**Problem description:** Reproduce verbatim only the lines from the one containing "From (x=793, y=432)" through the last line below, both included.

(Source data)
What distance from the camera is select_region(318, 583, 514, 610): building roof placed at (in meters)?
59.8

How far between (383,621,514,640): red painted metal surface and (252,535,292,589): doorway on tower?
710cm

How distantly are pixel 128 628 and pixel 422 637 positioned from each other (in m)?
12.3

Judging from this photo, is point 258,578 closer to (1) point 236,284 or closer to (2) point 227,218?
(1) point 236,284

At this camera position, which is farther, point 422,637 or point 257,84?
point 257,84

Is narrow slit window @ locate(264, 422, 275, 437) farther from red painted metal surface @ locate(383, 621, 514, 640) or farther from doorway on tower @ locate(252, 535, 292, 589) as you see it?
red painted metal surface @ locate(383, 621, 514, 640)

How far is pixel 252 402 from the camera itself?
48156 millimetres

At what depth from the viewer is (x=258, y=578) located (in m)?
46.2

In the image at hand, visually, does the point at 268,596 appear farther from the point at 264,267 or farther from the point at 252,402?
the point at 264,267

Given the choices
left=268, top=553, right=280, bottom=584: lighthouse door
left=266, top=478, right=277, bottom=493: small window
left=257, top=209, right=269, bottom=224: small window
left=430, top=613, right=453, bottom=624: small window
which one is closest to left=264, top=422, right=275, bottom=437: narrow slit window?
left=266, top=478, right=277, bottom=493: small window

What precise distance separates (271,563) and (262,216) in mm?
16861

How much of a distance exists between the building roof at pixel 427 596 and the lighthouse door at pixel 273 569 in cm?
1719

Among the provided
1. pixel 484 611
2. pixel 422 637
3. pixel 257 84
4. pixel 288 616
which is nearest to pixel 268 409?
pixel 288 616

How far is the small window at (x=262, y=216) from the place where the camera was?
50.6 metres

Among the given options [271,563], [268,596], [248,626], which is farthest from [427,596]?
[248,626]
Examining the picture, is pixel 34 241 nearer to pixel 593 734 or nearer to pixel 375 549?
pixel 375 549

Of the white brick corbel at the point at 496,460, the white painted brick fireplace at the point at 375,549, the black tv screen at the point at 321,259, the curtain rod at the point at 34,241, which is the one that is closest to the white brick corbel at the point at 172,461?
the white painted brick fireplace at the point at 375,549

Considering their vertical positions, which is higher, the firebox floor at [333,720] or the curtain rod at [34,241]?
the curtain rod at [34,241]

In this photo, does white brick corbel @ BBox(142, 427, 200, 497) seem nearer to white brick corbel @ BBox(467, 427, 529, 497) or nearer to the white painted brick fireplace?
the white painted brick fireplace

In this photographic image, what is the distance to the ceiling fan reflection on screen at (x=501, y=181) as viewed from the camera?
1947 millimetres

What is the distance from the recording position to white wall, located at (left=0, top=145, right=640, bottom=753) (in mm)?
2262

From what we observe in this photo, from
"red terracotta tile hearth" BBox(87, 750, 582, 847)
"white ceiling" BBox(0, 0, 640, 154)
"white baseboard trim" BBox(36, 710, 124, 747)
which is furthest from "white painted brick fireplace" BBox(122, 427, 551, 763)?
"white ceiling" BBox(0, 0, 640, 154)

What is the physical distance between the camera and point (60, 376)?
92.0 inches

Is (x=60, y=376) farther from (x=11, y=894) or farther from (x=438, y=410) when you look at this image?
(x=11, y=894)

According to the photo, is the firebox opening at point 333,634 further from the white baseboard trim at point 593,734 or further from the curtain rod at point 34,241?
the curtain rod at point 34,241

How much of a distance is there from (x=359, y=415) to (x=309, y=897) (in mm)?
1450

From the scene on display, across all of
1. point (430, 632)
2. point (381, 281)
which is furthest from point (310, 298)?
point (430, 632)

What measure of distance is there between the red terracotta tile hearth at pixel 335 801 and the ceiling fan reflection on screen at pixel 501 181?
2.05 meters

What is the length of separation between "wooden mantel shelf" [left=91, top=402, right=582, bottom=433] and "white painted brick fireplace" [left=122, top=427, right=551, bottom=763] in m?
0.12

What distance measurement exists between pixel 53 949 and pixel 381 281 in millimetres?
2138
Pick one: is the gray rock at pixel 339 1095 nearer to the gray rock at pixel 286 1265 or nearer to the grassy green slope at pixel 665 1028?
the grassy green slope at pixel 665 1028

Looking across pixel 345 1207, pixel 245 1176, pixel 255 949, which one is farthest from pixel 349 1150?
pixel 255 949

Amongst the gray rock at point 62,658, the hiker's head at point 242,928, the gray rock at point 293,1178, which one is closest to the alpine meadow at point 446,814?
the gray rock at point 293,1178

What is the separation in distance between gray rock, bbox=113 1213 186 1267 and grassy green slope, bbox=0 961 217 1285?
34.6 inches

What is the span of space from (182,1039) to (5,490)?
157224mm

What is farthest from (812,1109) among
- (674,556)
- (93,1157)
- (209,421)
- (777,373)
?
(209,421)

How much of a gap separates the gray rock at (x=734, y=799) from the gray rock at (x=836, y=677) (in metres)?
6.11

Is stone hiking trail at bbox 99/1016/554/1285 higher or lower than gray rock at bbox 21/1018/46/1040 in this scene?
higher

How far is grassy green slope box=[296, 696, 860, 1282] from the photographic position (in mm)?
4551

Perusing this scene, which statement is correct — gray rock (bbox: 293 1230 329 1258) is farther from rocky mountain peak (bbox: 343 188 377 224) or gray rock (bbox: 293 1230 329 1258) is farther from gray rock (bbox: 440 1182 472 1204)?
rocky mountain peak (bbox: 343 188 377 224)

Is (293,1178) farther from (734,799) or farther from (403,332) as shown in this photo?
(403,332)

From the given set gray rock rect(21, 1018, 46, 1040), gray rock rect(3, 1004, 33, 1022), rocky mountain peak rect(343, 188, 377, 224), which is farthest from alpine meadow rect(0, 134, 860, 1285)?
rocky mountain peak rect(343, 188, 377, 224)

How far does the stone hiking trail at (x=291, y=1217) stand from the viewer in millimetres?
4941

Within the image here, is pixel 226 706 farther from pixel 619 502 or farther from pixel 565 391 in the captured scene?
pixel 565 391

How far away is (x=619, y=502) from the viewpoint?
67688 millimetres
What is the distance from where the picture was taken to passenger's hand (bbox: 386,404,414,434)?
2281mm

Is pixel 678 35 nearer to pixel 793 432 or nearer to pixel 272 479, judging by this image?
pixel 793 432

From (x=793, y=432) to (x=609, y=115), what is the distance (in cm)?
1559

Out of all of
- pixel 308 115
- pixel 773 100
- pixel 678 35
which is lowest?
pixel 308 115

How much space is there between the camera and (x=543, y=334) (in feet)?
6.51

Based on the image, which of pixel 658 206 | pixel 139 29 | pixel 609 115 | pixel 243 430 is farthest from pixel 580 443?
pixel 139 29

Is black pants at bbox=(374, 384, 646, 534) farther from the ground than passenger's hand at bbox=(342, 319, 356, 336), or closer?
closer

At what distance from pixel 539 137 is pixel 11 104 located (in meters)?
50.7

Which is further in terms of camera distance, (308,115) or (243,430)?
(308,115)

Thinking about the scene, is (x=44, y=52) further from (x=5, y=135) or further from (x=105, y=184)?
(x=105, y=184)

**Written response:**
From (x=793, y=432) to (x=609, y=115), what is the distance (in cm)?
1559

Out of all of
- pixel 308 115
- pixel 773 100
- pixel 678 35
which is lowest?
pixel 308 115

How much space is there between the camera and (x=543, y=334) (in feet)?
6.51

Based on the image, which of pixel 658 206 | pixel 139 29 | pixel 609 115 | pixel 243 430 is farthest from pixel 580 443?
pixel 139 29

Is black pants at bbox=(374, 384, 646, 534) farther from the ground than passenger's hand at bbox=(342, 319, 356, 336), or closer?
closer

At what distance from pixel 539 137 is pixel 11 104 located (in meters)?
50.7

Which is further in terms of camera distance, (308,115) or (243,430)?
(308,115)

Thinking about the scene, is (x=44, y=52) further from (x=5, y=135) or further from (x=105, y=184)?
(x=105, y=184)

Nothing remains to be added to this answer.